Challenge A
In the explainerdashboard thread, what does the explainer take in?
Challenge B
Say whether each statement agrees with the explainerdashboard thread, answering yes or no and quoting the deciding words: (i) the issue is still open; (ii) the reply says to fit the CountVectorizer to the training set; (iii) the project is under the MIT License.
Challenge C
Carry on the explainerdashboard thread from the point where it stops.

Text to read
How I can explain CountVector + Naive Bayes My Text Dataset

oegedijk / explainerdashboard

Quickly build Explainable AI dashboards that show the inner workings of so-called "blackbox" machine learning models.

http://explainerdashboard.readthedocs.io

MIT License

2.31k stars 332 forks source link

How I can explain CountVector + Naive Bayes My Text Dataset #81

Closed mustfkeskin closed 3 years ago

mustfkeskin commented 3 years ago

Hello i want to explain multiclass text classification I use sklearn CountVectorizer and MultinomialNB

How i can do it

cv = CountVectorizer(stopwords)
nb = MultinomialNB(alpha=.01)

oegedijk commented 3 years ago

Hi @mustfkeskin, the explainer takes in a fitted model and data that is compatible with that fitted model.

So you would have to fit the CountVectorizer to the training set, and transform both the train and test set. Then fit the MultinomialNB on the training set, and feed it to the explainer along with the test set. So something along the likes of:

cv = CountVectorizer().fit(X_train)
X_train = cv.transform(X_train)
X_test = cv.transform(X_test)

nb = MultinomialNB().fit(X_train, y_train)
explainer = ClassifierExplainer(nb, X_test, y_test)

Dataset content
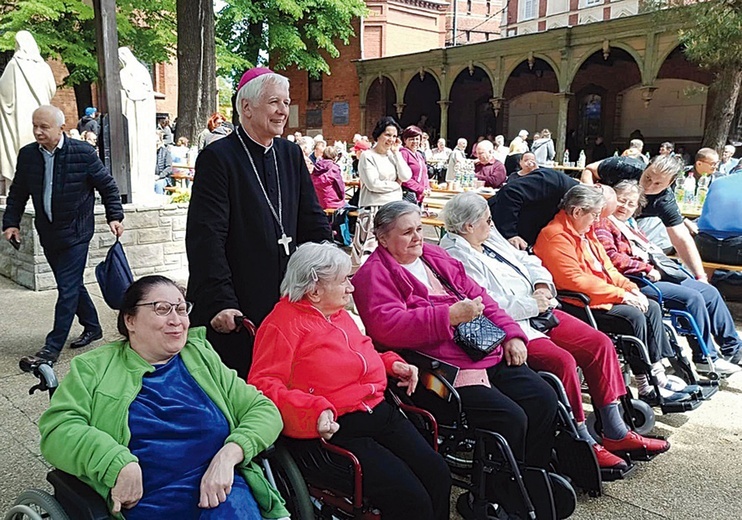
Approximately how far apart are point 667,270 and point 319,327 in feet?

Reply A
A fitted model and data that is compatible with that fitted model.

Reply B
(i) No: "Closed mustfkeskin closed 3 years ago"
(ii) Yes: "you would have to fit the CountVectorizer to the training set"
(iii) Yes: "MIT License"

Reply C
ClassifierDashboard(explainer).run()

mustfkeskin commented 3 years ago

I got this error AttributeError: columns not found X_train contains text array

oegedijk commented 3 years ago

X_test should be a dataframe, but CountVectorizer probably pops out a numpy array, so then you should first wrap it in a dataframe:

explainer = ClassifierExplainer(nb, pd.DataFrame(X_test), y_test)

mustfkeskin commented 3 years ago

Countvector is a sparse matrix so i got this error TypeError: unhashable type: 'csr_matrix' ClassifierExplainer only explain pandas dataframe format? This tool support image or nlp algorithm for explaianability?

oegedijk commented 3 years ago

try

explainer = ClassifierExplainer(nb, pd.DataFrame(X_test.to_array()), y_test)

In any case the tool is mostly meant for tabular data models...